SOURCE PASSAGE:
HANSON — The Board of Selectmen on Tuesday, July 7 voted to form a De-Regionalization Feasibility Committee.
“People have been talking about it and it’s something we at least have to explore,” Selectmen Chairman Kenny Mitchell said about his decision to place the issue on the meeting agenda. He argued the board should decide how many and what type of members they should name to any committee.
Mitchell advocated at least one selectman and a member of the Finance Committee and three residents at-large be named to the committee.
“Don’t make it big and cumbersome,” Selectman Wes Blauss said, favoring a five-member committee. “Keep it as streamlined as possible.”
Selectman Laura FitzGerald-Kemmett suggested the committee title — it was originally referred to as the De-Regionalization Committee.
“I think, if you name it a de-regionalization committee, it seems as though it’s a foregone conclusion that we’re going to de-regionalize instead of that you’re going to look at the feasibility of de-regionalization,” she said. “We are not advocating for de-regionalization, we are looking into the feasibility. Just to be clear.”
Mitchell said naming the committee was one of the discussion topics he had in mind.
FitzGerald-Kemmett agreed with a five-member committee.
“Keep it lean and mean,” she said.
Selectman Jim Hickey volunteered to represent the board, and he Finance Committee will be asked to name a member. The vacancies for the at-large seats will be posted on the town website (hanson-ma.gov) for those interested to use in applying.
Indicating that she is aware of several people interested in serving, and acknowledging that other selectmen no doubt do as well, FitzGerald-Kemmett asked about the appointment process. Mitchell suggested a date be set next month for the board to review applications they receive in the intervening weeks — as is the normal practice for filling vacancies on appointed boards and commissions. Town Administrator John Stanbrook will meet with applicants first.
Hickey suggested it could take two-to-three months for any kind of report to come back to selectmen. He has already spoken to officials in Pembroke, which pulled out of the Silver Lake Regional School District, and is waiting to talk to the Finance Committee.
Mitchell suggested a cutoff date of Aug. 4 for applications with the aim that the board would make appointments on Aug. 11.
“I don’t want to make up figures,” he said. “We know what [the W-H region] is going to cost this year, but what’s it going to cost next year? What’s it going to cost in year three? By the time we get to year five is it so much money to Hanson that we don’t have a choice?”

WORK ITEM:
Using the Hanson committee article, mark each of the following statements yes or no and quote the words from the article that decide it.
1. Wes Blauss favored a five-member committee.
2. The at-large vacancies will be posted in a local newspaper.
3. Mitchell proposed Aug. 11 as the cutoff date for applications.

(Saved data entries)
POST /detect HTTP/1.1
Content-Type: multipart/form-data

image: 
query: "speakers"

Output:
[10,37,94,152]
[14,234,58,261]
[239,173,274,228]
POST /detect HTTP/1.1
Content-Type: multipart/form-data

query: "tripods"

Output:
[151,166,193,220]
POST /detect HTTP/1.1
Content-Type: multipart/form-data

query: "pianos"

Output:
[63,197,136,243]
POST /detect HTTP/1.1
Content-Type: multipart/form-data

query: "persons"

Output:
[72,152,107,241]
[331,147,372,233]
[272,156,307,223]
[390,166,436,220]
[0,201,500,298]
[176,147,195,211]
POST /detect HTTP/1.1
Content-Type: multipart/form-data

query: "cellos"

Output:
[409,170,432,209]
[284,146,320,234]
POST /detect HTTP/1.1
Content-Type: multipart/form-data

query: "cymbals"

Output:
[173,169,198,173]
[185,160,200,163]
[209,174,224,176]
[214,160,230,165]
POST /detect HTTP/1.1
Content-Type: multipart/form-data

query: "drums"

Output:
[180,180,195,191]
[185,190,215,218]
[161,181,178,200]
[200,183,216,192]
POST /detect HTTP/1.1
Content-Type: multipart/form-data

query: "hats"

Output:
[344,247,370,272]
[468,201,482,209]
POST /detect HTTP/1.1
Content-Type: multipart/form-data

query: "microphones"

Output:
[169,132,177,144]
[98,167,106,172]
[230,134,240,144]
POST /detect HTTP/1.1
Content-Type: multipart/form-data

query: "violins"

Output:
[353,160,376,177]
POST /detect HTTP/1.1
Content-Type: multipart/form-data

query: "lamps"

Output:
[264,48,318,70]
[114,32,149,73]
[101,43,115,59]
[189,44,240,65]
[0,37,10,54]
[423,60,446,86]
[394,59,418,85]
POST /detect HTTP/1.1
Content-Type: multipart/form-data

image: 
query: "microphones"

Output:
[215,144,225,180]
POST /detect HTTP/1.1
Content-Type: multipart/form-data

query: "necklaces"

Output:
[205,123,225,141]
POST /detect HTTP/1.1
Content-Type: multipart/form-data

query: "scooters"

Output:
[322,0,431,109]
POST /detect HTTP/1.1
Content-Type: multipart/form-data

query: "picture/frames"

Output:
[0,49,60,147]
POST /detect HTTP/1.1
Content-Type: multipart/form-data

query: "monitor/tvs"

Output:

EXERCISE RESULT:
1. Yes: "favoring a five-member committee"
2. No: "The vacancies for the at-large seats will be posted on the town website (hanson-ma.gov)"
3. No: "Mitchell suggested a cutoff date of Aug. 4 for applications with the aim that the board would make appointments on Aug. 11"